Excerpted text:
# Check out who's the OFA May Health Champion



## Greg (Oct 25, 2006)

http://www.offa.org/healthchhavanese.html

yeah baby!


----------



## Havtahava (Aug 20, 2006)

Hey, that's really cool. I didn't realize that OFA did that. Very impressive!

Congratulations to Diane Klumb & "Doc" (Joanne Baldwin). What a cool award to get!

Edited to add: I just browsed through the Health Gallery and see several familar faces in other breeds too: James, Knotty, and Costello.


----------



## Leeann (Feb 28, 2007)

Great site Greg, I did not realize this was available also. I think this would be a great tool for new potential owners doing there research when looking for a breeder.


----------



## Greg (Oct 25, 2006)

I have everyone who inquires about a pup from me visit the site to learn more.


----------



## Havtahava (Aug 20, 2006)

I just wanted to clarify that I meant that I wasn't aware of the award given to a dog in the breed each month. I hadn't noticed that before.


> I think this would be a great tool for new potential owners doing there research when looking for a breeder.


 Most definitely, Leann! I use the OFA site for a lot of my own research and I encourage anyone who asks me about Havanese to be sure that both of the parents have had a bare minimum of the four HCA recommened tests (BAER, CERF, patellas and hips) done _before_ they breed the dogs. I even have a page on my web site called "Buyer Beware" where I encourage people to verify all the health testing themselves by going to OFA and not just take the breeder's word for it.

Exercises to complete:
1. Extract the stretch of the forum thread from "Hey, that's really" through "award to get!".
2. According to the forum thread, which four HCA-recommended tests should both parents have had before being bred?

Annotation records:
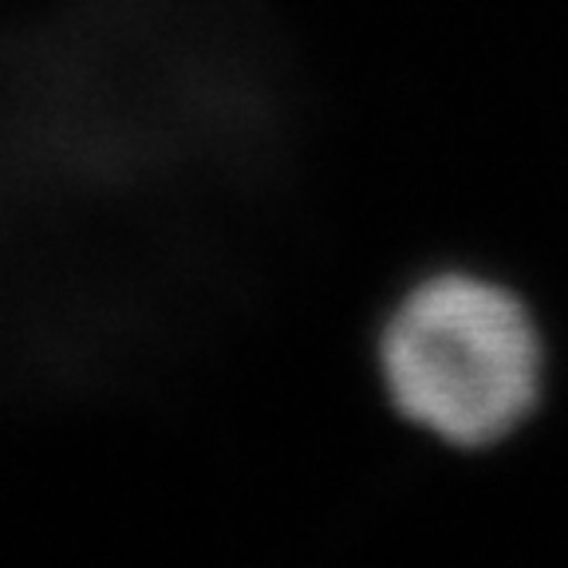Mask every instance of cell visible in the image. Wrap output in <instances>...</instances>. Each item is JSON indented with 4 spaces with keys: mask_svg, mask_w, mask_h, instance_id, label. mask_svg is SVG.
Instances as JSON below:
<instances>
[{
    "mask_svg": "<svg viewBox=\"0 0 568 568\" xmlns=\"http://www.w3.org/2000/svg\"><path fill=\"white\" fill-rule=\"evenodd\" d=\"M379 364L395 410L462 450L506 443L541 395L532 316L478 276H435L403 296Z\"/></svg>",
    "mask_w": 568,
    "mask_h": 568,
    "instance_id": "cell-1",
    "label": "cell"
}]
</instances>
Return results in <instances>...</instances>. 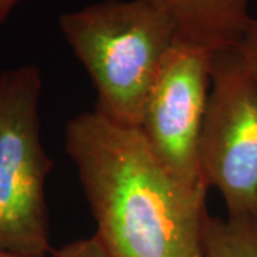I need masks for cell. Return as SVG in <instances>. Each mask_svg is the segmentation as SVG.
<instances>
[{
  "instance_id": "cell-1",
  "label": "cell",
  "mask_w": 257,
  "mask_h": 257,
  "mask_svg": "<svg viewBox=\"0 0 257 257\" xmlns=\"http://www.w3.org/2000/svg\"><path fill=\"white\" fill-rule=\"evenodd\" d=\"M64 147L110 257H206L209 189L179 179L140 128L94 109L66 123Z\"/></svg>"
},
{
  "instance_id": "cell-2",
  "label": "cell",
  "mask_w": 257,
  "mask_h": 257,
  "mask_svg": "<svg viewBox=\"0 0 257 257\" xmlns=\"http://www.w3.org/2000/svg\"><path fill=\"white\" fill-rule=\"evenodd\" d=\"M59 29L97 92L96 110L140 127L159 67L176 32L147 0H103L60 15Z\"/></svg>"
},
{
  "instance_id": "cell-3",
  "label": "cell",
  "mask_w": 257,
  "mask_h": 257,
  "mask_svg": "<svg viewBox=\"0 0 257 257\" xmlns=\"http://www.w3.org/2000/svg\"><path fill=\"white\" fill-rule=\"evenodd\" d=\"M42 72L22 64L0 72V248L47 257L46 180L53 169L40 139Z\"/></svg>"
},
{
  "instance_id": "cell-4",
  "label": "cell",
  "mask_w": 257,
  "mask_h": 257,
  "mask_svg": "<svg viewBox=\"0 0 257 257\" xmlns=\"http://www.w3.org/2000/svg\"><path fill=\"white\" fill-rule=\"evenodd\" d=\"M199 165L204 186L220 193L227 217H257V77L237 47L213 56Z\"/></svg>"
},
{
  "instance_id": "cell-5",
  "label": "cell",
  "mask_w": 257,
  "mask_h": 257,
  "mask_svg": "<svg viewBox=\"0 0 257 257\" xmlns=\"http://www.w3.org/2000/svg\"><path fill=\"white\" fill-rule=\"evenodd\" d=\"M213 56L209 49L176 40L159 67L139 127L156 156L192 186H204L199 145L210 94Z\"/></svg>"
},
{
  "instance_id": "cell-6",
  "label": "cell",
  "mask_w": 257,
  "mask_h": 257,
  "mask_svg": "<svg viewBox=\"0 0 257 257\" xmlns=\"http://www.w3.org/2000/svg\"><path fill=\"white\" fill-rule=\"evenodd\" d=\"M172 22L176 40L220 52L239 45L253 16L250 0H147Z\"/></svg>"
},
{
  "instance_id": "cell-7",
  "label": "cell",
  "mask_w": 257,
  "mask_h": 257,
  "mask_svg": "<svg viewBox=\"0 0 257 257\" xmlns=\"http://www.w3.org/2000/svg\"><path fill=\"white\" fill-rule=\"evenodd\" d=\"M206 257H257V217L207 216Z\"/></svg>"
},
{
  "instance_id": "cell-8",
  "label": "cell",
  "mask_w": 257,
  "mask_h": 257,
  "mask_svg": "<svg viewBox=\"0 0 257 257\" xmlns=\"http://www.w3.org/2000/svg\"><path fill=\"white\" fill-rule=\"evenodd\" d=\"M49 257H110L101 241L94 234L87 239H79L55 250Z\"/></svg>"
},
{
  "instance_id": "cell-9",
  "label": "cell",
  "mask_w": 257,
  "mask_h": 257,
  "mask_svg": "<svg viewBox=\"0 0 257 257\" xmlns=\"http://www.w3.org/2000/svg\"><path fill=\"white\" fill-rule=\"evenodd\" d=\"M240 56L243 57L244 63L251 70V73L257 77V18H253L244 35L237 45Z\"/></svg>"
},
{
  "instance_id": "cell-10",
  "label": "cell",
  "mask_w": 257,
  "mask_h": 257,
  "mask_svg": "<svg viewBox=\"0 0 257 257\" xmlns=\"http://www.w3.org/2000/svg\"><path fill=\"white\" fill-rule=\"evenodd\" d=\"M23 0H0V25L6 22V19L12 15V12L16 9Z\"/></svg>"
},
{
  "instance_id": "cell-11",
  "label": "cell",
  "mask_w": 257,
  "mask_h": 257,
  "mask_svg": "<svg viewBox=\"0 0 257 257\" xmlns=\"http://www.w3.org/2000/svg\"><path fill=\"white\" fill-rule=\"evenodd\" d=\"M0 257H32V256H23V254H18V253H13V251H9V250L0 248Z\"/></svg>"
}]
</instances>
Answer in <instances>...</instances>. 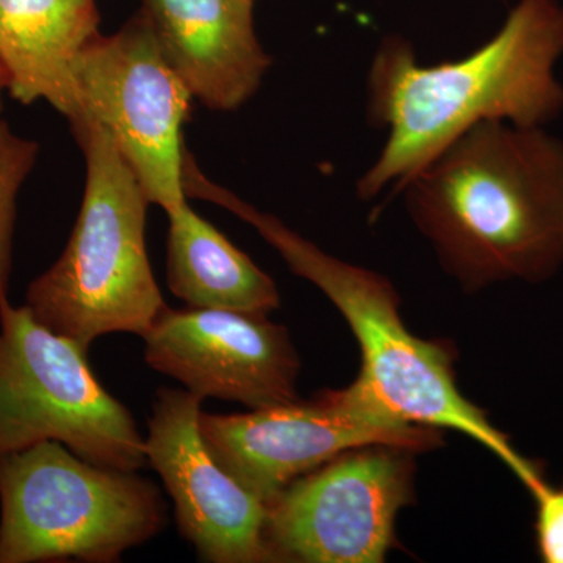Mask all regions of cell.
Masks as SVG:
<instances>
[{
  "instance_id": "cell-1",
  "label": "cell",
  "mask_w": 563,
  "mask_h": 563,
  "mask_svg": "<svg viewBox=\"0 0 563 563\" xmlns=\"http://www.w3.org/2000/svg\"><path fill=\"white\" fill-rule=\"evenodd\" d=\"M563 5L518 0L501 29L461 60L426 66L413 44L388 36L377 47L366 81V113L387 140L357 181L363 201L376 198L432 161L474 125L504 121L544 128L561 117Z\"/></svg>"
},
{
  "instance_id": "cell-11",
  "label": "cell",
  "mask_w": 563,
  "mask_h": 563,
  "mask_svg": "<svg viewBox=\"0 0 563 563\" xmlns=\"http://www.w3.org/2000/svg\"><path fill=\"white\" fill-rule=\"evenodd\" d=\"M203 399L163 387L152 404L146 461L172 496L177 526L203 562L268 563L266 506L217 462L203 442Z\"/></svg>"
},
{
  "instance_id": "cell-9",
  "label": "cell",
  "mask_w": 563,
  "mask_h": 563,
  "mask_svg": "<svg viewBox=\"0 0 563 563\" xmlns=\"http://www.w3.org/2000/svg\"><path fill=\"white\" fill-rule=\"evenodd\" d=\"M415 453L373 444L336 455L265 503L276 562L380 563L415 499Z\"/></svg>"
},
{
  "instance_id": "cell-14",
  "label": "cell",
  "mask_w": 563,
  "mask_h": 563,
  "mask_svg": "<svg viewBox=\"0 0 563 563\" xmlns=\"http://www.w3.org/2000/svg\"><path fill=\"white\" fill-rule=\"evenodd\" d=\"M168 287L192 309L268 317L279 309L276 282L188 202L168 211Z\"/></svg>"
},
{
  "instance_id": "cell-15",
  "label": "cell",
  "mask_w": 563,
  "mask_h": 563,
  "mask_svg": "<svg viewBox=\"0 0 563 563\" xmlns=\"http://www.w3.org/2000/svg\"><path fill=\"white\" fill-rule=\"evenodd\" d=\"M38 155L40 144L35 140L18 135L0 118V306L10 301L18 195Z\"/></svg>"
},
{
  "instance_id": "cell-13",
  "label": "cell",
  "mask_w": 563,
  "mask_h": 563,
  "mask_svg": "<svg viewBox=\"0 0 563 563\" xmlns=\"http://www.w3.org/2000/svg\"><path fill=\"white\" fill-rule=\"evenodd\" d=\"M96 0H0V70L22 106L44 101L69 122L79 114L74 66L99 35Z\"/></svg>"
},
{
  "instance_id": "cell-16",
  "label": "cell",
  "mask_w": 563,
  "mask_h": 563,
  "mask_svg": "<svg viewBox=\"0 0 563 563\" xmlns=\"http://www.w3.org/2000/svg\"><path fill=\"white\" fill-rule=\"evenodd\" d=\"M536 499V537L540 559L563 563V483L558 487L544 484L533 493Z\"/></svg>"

Answers for the tasks:
1.
Hey, that's really cool. I didn't realize that OFA did that. Very impressive!

Congratulations to Diane Klumb & "Doc" (Joanne Baldwin). What a cool award to get!

2. BAER, CERF, patellas and hips.